Depending on future collections and arbitration proceedings, any provisions for bad debts and actual losses ultimately may or may not be material to the Company’s financial results. The Company does not currently believe that any potential losses related to this matter would impact its ability to comply with its ongoing liquidity, capital, and regulatory requirements.
Legal Proceedings
From time to time and in the ordinary course of business, the Company is involved in various legal actions and proceedings, including tort claims, contractual disputes, employment matters, workers’ compensation claims and collections. The Company carries insurance that provides protection against certain types of claims, up to the relevant policy’s limits.
As of June 30, 2022 and September 30, 2021, the Condensed Consolidated Balance Sheets include loss contingency accruals which are not material, individually or in the aggregate, to the Company’s financial position or liquidity.
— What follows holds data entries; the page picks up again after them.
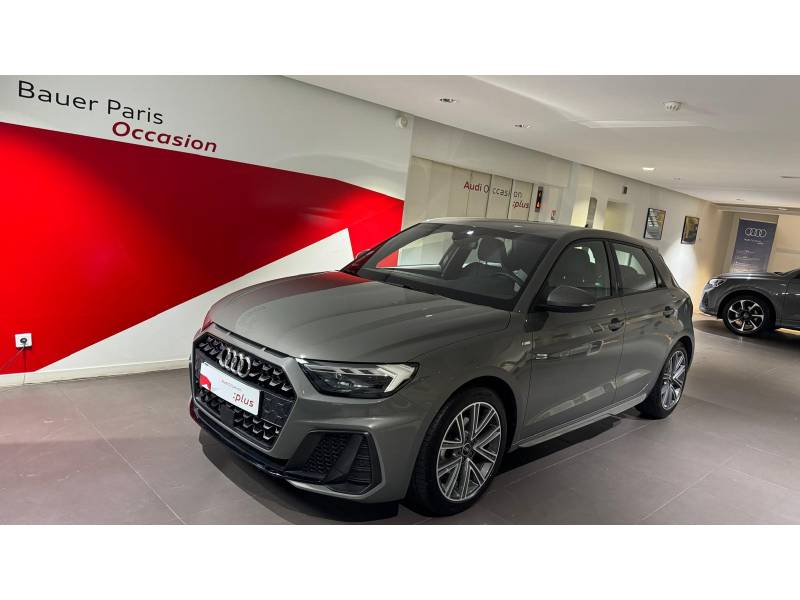 Image de l'annonce principale - Audi A1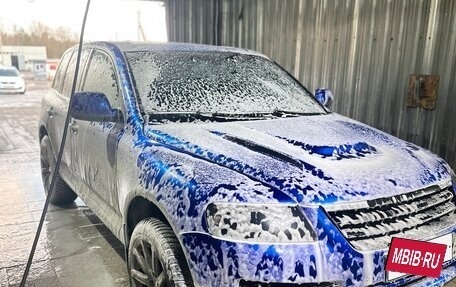 Volkswagen Touareg III, 2004 год, 850 000 рублей, 18 фотография
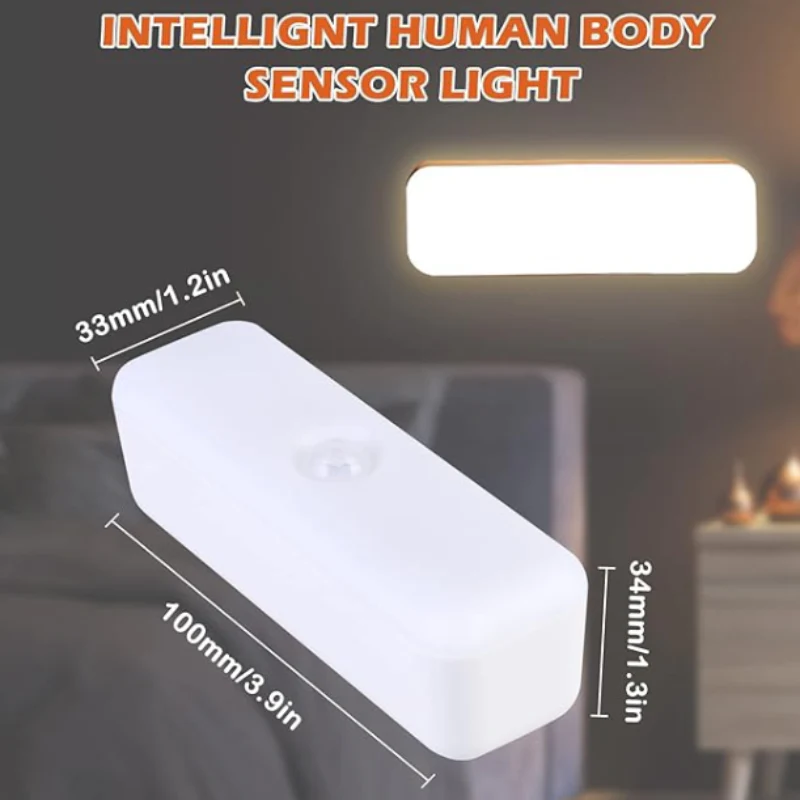 Mini USB LED Night Light – Portable Energy-Saving Lamp for Home, Travel & Office - Image 4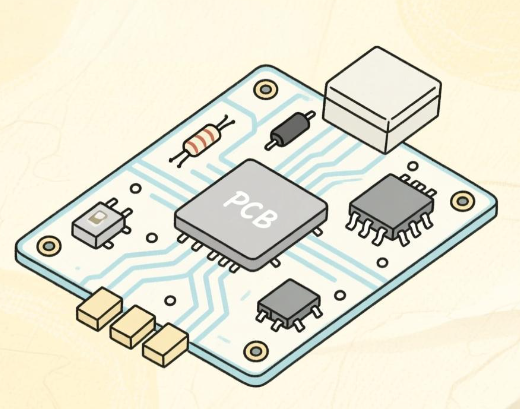 什么叫作PCB封装？它的分类一般有哪些？软件制作PCB封装的一般流程是什么？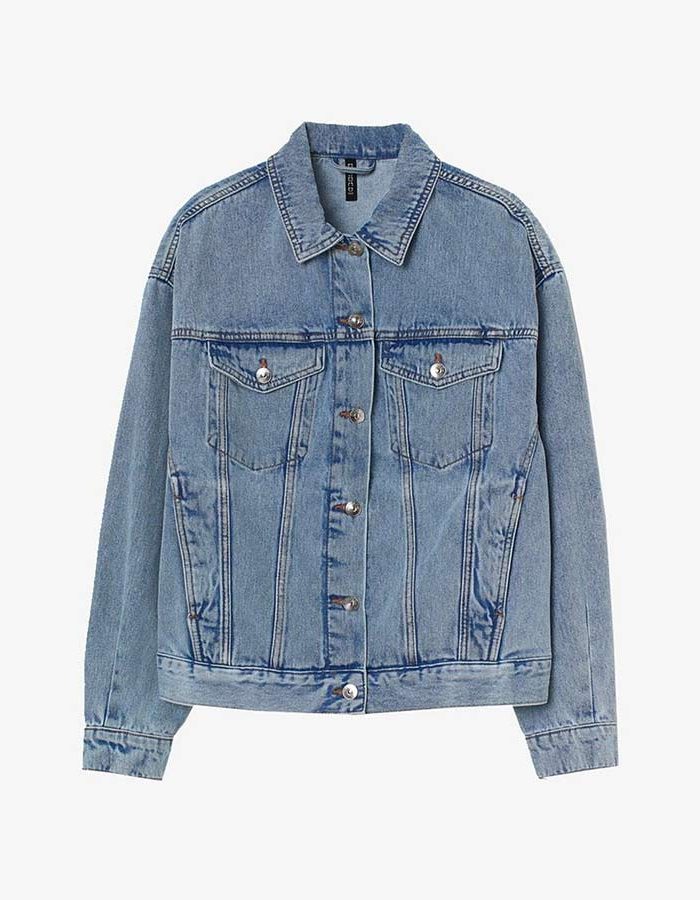 Grazia Jeans Jacket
In the opinion of management, possible exposure from loss contingencies in excess of the amounts accrued, is not likely to be material to the Company’s earnings, financial position or liquidity.
Other than the updates provided within Contingencies, above, there have been no material changes to the legal actions and proceedings compared to September 30, 2021.
Contractual Commitments
Self-Insurance
The Company self-insures its costs related to medical and dental claims. The Company is self-insured, up to a stop loss amount, for eligible participating employees and retirees, and for qualified dependent medical and dental claims, subject to deductibles
and limitations. As of June 30, 2022, the Company had $1.3 million accrued for self-insured medical and dental claims included in Accounts payable and other accrued liabilities in the Condensed Consolidated Balance Sheet.